» **What the task asks**: Update the records from the start through the line with "Answer: the palm", replacing "camera" with "lens" and leaving everything else unchanged. Leave the pictures out of your answer.
========================================
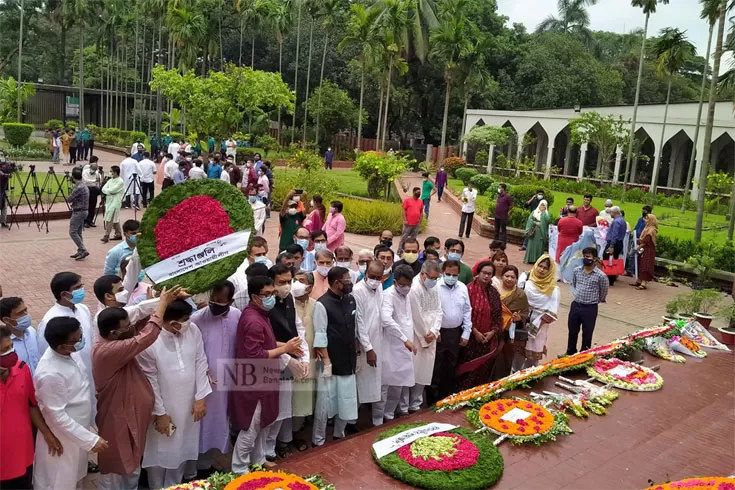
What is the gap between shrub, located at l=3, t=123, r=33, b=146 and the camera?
27841 mm

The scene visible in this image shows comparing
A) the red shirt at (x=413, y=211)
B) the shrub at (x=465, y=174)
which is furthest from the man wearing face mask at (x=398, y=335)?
the shrub at (x=465, y=174)

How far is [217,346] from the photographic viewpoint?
14.6ft

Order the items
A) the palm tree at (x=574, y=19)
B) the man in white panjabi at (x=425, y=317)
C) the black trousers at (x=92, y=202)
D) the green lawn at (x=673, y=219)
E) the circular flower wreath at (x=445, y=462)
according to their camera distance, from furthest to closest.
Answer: the palm tree at (x=574, y=19) → the green lawn at (x=673, y=219) → the black trousers at (x=92, y=202) → the man in white panjabi at (x=425, y=317) → the circular flower wreath at (x=445, y=462)

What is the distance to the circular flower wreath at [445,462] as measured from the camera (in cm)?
448

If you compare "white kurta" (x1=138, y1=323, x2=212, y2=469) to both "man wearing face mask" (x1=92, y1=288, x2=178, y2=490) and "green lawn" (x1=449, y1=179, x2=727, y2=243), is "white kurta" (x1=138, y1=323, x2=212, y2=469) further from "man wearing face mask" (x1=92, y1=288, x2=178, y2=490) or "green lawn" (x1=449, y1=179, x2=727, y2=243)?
"green lawn" (x1=449, y1=179, x2=727, y2=243)

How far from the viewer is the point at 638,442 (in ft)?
18.2

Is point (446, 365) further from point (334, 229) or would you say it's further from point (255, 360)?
point (334, 229)

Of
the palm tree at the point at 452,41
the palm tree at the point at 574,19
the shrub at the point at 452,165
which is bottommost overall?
the shrub at the point at 452,165

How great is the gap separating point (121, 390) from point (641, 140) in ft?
107

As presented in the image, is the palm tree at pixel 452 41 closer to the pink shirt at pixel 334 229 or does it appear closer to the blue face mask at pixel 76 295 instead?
the pink shirt at pixel 334 229

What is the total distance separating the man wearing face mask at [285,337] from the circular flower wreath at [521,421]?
1.73m

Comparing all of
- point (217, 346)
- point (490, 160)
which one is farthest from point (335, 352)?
point (490, 160)

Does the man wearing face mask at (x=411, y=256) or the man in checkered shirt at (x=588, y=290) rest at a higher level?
the man wearing face mask at (x=411, y=256)

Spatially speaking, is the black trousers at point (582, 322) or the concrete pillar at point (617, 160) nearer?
the black trousers at point (582, 322)
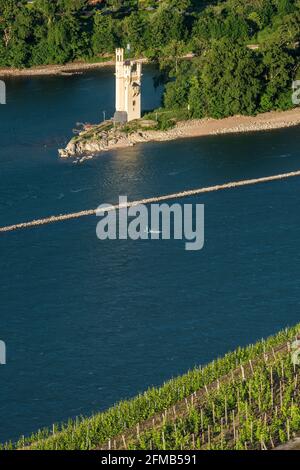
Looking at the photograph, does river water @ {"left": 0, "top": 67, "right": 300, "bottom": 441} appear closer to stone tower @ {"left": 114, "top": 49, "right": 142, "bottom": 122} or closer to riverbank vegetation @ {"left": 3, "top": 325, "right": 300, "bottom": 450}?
riverbank vegetation @ {"left": 3, "top": 325, "right": 300, "bottom": 450}

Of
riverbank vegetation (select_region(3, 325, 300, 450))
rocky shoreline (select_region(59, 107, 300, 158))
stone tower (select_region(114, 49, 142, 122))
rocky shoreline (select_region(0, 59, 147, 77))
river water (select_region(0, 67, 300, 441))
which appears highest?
rocky shoreline (select_region(0, 59, 147, 77))

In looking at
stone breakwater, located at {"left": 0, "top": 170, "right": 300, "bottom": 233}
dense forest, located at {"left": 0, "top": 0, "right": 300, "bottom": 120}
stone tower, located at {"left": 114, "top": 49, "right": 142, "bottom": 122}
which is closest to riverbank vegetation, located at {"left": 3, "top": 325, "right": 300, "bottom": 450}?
stone breakwater, located at {"left": 0, "top": 170, "right": 300, "bottom": 233}

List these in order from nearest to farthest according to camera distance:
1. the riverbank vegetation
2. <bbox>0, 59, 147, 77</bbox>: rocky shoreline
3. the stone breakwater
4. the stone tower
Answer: the riverbank vegetation
the stone breakwater
the stone tower
<bbox>0, 59, 147, 77</bbox>: rocky shoreline

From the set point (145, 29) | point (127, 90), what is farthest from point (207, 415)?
point (145, 29)

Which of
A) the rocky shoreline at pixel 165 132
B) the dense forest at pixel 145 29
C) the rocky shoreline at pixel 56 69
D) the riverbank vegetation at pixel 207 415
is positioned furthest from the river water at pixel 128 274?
the rocky shoreline at pixel 56 69

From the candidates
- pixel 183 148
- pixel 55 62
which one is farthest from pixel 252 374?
pixel 55 62

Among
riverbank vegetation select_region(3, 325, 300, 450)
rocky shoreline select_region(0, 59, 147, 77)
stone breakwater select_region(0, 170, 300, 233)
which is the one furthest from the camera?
rocky shoreline select_region(0, 59, 147, 77)

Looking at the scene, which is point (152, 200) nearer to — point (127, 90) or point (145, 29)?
point (127, 90)

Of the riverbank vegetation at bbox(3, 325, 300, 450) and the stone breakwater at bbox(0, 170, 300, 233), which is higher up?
the stone breakwater at bbox(0, 170, 300, 233)

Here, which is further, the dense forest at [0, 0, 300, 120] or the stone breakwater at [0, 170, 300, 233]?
the dense forest at [0, 0, 300, 120]
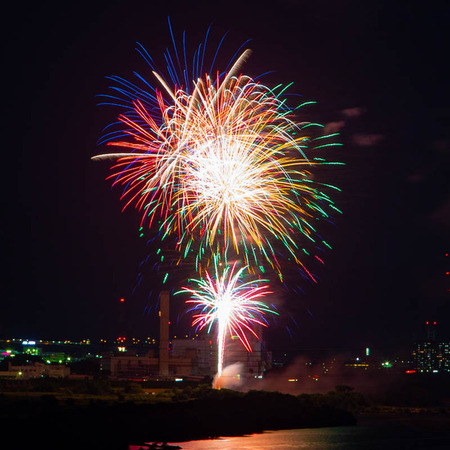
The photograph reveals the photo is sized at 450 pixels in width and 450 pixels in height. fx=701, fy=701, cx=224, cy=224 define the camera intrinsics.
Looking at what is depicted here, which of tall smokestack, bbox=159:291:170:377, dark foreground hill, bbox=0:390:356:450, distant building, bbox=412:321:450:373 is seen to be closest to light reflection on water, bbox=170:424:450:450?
dark foreground hill, bbox=0:390:356:450

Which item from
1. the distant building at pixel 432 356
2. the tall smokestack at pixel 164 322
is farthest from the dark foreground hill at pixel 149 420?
the distant building at pixel 432 356

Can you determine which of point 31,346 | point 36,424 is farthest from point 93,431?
point 31,346

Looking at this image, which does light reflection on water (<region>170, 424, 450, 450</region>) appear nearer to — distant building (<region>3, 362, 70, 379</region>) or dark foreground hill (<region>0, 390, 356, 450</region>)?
dark foreground hill (<region>0, 390, 356, 450</region>)

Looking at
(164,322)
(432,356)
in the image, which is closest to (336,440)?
(164,322)

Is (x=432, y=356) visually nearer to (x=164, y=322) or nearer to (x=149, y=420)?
(x=164, y=322)

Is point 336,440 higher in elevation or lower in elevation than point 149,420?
lower

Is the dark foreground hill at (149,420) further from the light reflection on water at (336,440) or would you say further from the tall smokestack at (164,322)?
the tall smokestack at (164,322)

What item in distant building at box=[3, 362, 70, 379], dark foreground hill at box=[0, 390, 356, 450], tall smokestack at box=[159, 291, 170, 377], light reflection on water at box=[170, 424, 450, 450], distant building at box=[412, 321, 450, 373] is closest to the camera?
dark foreground hill at box=[0, 390, 356, 450]

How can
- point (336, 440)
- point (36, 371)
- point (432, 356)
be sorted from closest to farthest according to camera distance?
point (336, 440)
point (36, 371)
point (432, 356)

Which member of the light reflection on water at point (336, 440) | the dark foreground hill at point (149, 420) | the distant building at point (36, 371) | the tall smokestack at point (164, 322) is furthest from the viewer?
the tall smokestack at point (164, 322)
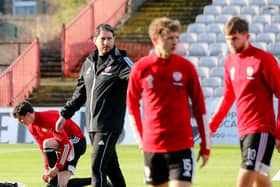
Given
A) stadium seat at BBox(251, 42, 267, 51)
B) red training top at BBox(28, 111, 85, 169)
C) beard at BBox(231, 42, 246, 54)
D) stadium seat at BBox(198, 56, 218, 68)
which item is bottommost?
stadium seat at BBox(198, 56, 218, 68)

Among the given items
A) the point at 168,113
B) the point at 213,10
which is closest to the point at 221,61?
the point at 213,10

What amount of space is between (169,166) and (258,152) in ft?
4.37

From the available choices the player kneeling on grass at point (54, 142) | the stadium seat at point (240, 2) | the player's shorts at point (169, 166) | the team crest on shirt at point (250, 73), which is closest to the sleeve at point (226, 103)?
the team crest on shirt at point (250, 73)

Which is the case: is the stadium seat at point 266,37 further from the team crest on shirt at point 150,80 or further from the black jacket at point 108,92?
the team crest on shirt at point 150,80

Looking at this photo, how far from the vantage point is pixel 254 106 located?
1047 centimetres

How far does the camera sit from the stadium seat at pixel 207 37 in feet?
103

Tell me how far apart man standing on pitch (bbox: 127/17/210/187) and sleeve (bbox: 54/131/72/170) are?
139 inches

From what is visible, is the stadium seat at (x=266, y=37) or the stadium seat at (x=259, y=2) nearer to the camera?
the stadium seat at (x=266, y=37)

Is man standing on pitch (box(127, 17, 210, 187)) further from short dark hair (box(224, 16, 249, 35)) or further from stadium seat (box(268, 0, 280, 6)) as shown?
stadium seat (box(268, 0, 280, 6))

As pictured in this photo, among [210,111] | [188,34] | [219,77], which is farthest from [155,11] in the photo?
[210,111]

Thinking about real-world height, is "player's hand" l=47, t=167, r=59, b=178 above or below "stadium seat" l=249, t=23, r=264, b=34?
below

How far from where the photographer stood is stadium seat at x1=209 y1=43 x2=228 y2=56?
30656mm

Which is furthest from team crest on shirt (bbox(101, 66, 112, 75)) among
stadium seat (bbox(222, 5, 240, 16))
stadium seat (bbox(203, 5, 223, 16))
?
stadium seat (bbox(203, 5, 223, 16))

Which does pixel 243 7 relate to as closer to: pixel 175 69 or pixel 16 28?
pixel 16 28
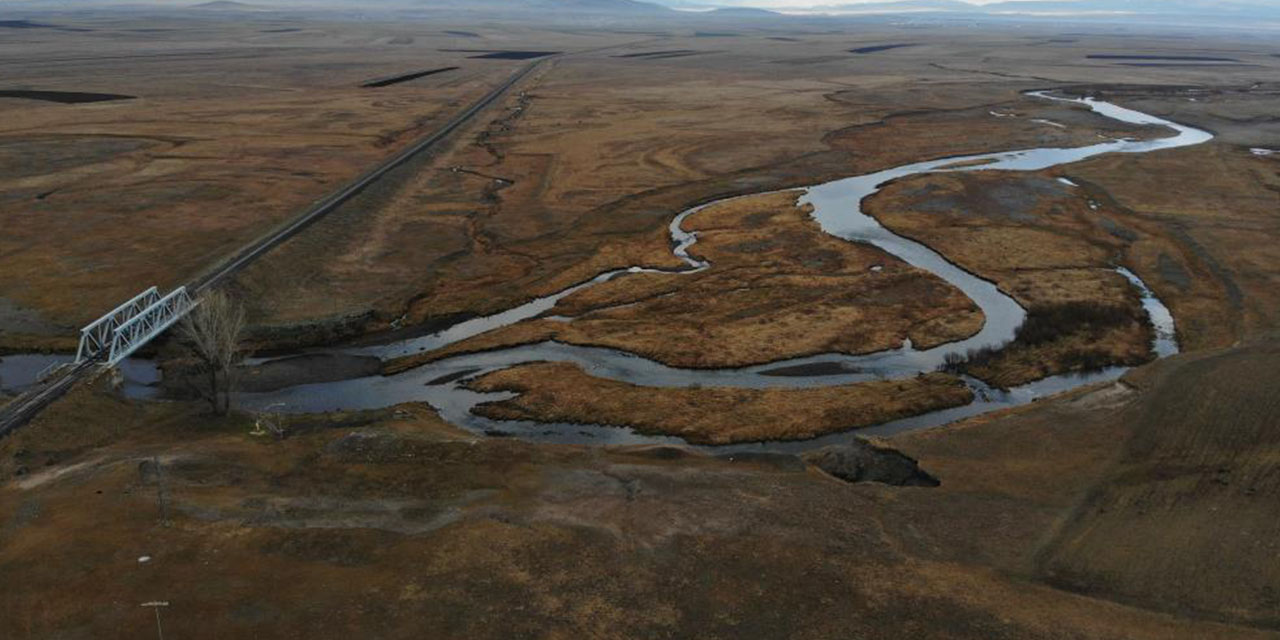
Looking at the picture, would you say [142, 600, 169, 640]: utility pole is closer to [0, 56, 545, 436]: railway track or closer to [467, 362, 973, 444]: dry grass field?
[0, 56, 545, 436]: railway track

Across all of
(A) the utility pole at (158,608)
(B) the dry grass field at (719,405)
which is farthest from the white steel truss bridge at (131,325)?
(A) the utility pole at (158,608)

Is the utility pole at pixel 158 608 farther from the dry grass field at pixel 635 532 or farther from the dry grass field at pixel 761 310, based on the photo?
the dry grass field at pixel 761 310

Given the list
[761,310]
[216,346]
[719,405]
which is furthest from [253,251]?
[719,405]

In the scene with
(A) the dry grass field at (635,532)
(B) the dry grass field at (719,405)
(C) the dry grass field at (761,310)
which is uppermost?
(C) the dry grass field at (761,310)

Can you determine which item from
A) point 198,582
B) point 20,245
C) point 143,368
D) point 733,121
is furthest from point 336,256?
point 733,121

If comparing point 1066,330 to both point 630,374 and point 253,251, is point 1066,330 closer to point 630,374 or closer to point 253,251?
point 630,374

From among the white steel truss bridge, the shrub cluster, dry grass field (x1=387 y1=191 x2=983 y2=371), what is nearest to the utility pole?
the white steel truss bridge

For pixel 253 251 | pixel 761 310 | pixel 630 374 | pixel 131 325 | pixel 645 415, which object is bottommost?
pixel 645 415
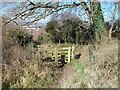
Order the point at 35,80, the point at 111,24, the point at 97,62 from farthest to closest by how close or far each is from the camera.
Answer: the point at 111,24 → the point at 97,62 → the point at 35,80

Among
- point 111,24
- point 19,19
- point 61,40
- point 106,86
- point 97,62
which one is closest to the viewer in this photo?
point 106,86

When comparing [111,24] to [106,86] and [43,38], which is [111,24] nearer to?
[106,86]

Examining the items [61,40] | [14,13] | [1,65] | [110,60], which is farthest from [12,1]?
[61,40]

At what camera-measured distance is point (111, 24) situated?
26.1 ft

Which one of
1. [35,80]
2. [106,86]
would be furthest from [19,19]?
[106,86]

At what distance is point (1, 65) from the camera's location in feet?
16.8

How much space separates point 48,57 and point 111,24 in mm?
4175

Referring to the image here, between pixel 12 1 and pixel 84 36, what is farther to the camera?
pixel 84 36

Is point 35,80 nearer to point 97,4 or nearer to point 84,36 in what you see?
point 97,4

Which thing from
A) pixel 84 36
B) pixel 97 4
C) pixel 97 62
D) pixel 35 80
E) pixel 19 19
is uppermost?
pixel 97 4

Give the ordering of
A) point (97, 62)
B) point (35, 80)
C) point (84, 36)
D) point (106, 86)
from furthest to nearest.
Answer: point (84, 36) → point (97, 62) → point (35, 80) → point (106, 86)

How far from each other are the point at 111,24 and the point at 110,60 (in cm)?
386

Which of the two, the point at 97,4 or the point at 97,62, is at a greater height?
the point at 97,4

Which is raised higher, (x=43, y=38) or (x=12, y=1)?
(x=12, y=1)
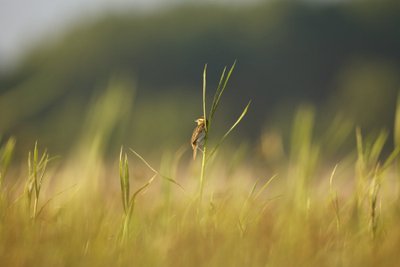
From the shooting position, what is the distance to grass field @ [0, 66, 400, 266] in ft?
4.34

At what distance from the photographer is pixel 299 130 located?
189 cm

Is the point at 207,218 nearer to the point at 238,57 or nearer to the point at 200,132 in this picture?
the point at 200,132

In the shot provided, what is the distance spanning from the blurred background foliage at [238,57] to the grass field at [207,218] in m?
32.7

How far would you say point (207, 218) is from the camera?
164 cm

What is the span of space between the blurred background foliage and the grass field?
32.7 meters

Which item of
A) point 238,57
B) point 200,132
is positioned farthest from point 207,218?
point 238,57

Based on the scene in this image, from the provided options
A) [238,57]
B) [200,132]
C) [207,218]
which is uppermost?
[238,57]

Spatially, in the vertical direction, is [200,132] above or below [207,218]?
above

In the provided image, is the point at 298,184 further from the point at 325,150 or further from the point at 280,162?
the point at 280,162

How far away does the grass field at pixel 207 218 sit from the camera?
4.34 feet

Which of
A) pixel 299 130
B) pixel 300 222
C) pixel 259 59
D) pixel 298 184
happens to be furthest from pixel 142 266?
pixel 259 59

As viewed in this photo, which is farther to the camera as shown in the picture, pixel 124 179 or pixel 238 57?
pixel 238 57

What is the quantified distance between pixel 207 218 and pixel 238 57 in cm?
4401

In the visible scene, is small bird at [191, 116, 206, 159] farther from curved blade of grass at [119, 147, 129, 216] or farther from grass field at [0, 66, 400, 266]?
========================================
» **Result below**:
What is the gap between shrub, located at l=3, t=123, r=33, b=146 and the lens?
27841 mm

The scene visible in this image shows comparing
A) the red shirt at (x=413, y=211)
B) the shrub at (x=465, y=174)
which is furthest from the man wearing face mask at (x=398, y=335)?
the shrub at (x=465, y=174)

How far is [217,346] from the photographic viewpoint?
14.6ft

Order the items
A) the palm tree at (x=574, y=19)
B) the man in white panjabi at (x=425, y=317)
C) the black trousers at (x=92, y=202)
D) the green lawn at (x=673, y=219)
E) the circular flower wreath at (x=445, y=462)
according to their lens distance, from furthest to closest.
Answer: the palm tree at (x=574, y=19) → the green lawn at (x=673, y=219) → the black trousers at (x=92, y=202) → the man in white panjabi at (x=425, y=317) → the circular flower wreath at (x=445, y=462)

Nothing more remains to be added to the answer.